God, I loved my dog so much. Words can’t even express the love, and respect, and admiration I had for Lucky. She was more than my best friend. She was my trusted companion. She had a zest for life. She had a spark. She made me (and Shadow) more fun. Even though I had talked about it, I am not sure I would have ever gone down the SMC path if she had not come into my life.
Max was having one of his nap boycott days. I lay down with Max this afternoon. He only slept for about 25 min. I didn’t sleep at all. I was about to doze off when I heard the squirrel using the roof as a track and racing back and forth across the room. I came fully alert waiting for Lucky to charge off the bed and demand to be let out so she could go put the squirrels in their place. Before I realized she was never going to do that again.
Shadow and I had to pick our own direction on tonight’s walk. Lucky was our leader. She always dictated which way we were going to go.
When Max and I got out of the bathtub tonight, I was surprised to find my bedroom door still closed. Lucky wasn’t there to barge in looking for me. When I put Max to sleep tonight, Lucky didn’t come in and whine when he was just about asleep.
She would great me at the door and grab a toy to play as soon as I opened the door. She was just fun to be around.
Lucky was truly my shadow. She felt her job was to keep my in sight and protect me no matter what. She was great at her job. In many ways, she was a high maintenance dog. She demanded attention and could charm just about anyone. Even at the end, she was more worried when I started crying and got upset than she was with her own failing health.
I miss her so much. It is going to be really, really hard getting used to life without her. I think Shadow is missing her too. And/or feels like she needs to be lead pack dog now and protect me because she came into Max’s room when I was putting Max down and followed me into my office and is lying next to me.
I am so blessed that Max is in my life. He has a zest for life and spark too. He is fun and happy and could even make me laugh and smile today when I was so sad to have lost Lucky.
Loosing Lucky is incredibly hard. It would have been much worse if Max wasn’t in my life.
Lucky was my 60 lb lap dog. She slept on the bed with me.
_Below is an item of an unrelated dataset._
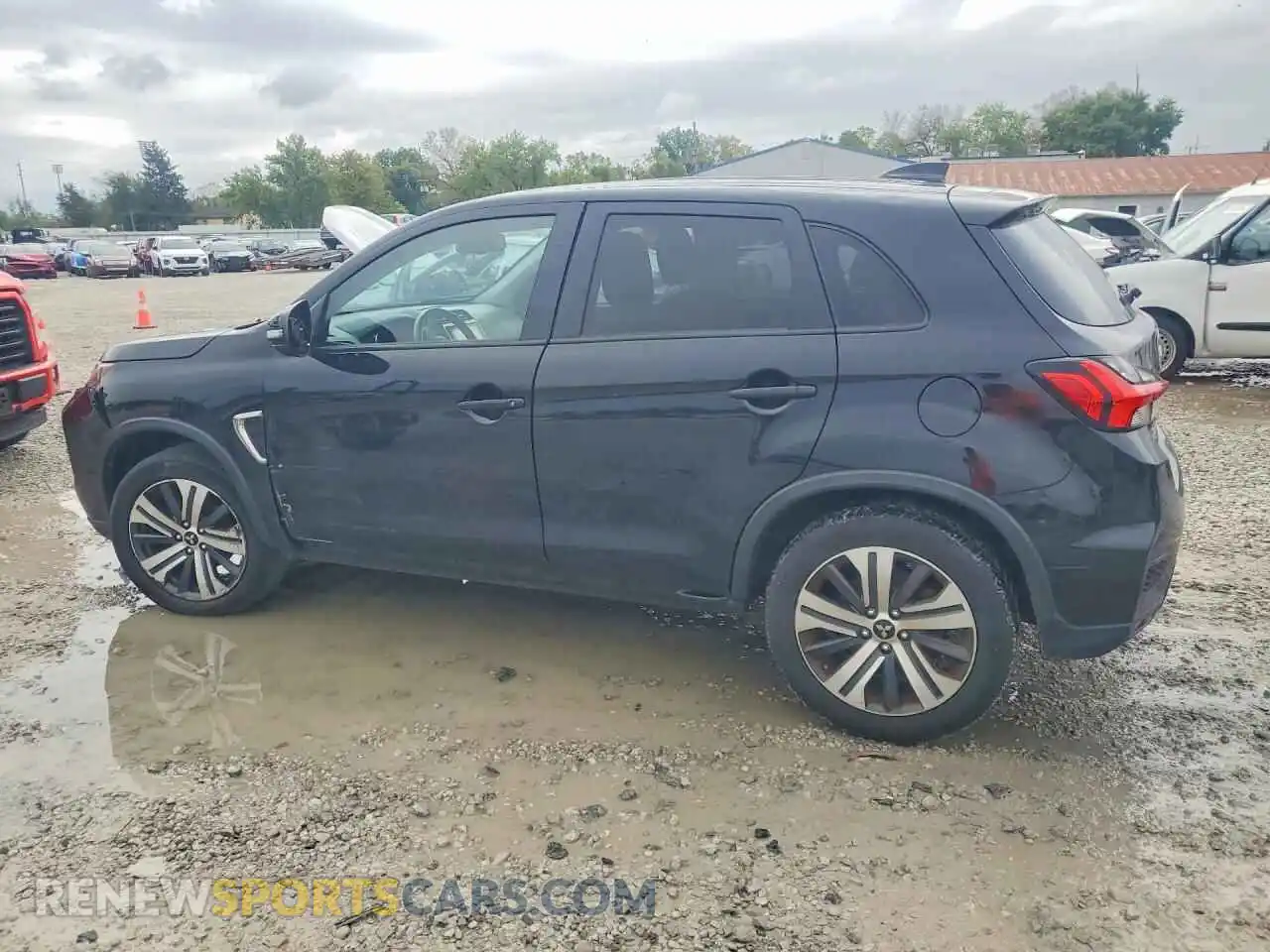 2 fotografías del automóvil dañado JA4APVAU9MU015491 MITSUBISHI OUTLANDER 2021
When she was too weak last night to climb into bed, I laid next to her on the floor. Neither one of us slept much. I got up about 11 to go to the bathroom. She stirred and got up. Her signal that she wanted me to open the slider and let her out so she didn’t have to walk across the house and go through the doggy door. I followed her out just to make sure she was okay and to see if she pooped (she didn’t). While we were out there, Shadow came out and started barking at the fence. Lucky joined in for a second and then started swaying in her feet. Her mind was still there and she didn’t understand why she couldn’t make her body work. I knew then that the end was near for her. I cuddled and stroked her and said my goodbye for the rest of the night. By morning, she couldn’t move.
I thank God for letting Lucky be in my life. She brought me so much and made me a better person. We had such fun together. I’m thankful for the extra year I had with her. And, it wasn’t enough. It will never be enough.
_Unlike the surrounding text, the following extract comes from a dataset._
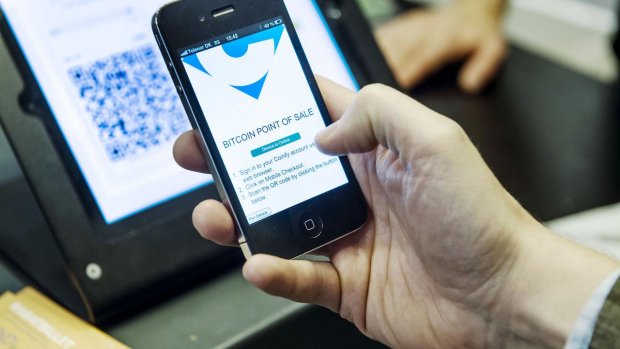 7690009-bitcoin-betaling-p-palo-takeaway-restaurant-i-pilestrde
I miss her so much. I want her back. I want to hug and kiss her one last time.
A friend came today from Central California to say her goodbyes to Lucky. She and I met through Lucky when Lucky was a puppy (and she lived here). We were going to take Lucky to the beach one last time and film her and Max together. Who knew Lucky would go so fast when we made those plans? Obviously, we never made that trip. But, she was able to be with me to say goodbye.
Have I mentioned how much I loved Lucky and how much I miss her?
I’m going to go crawl in bed and grieve for awhile.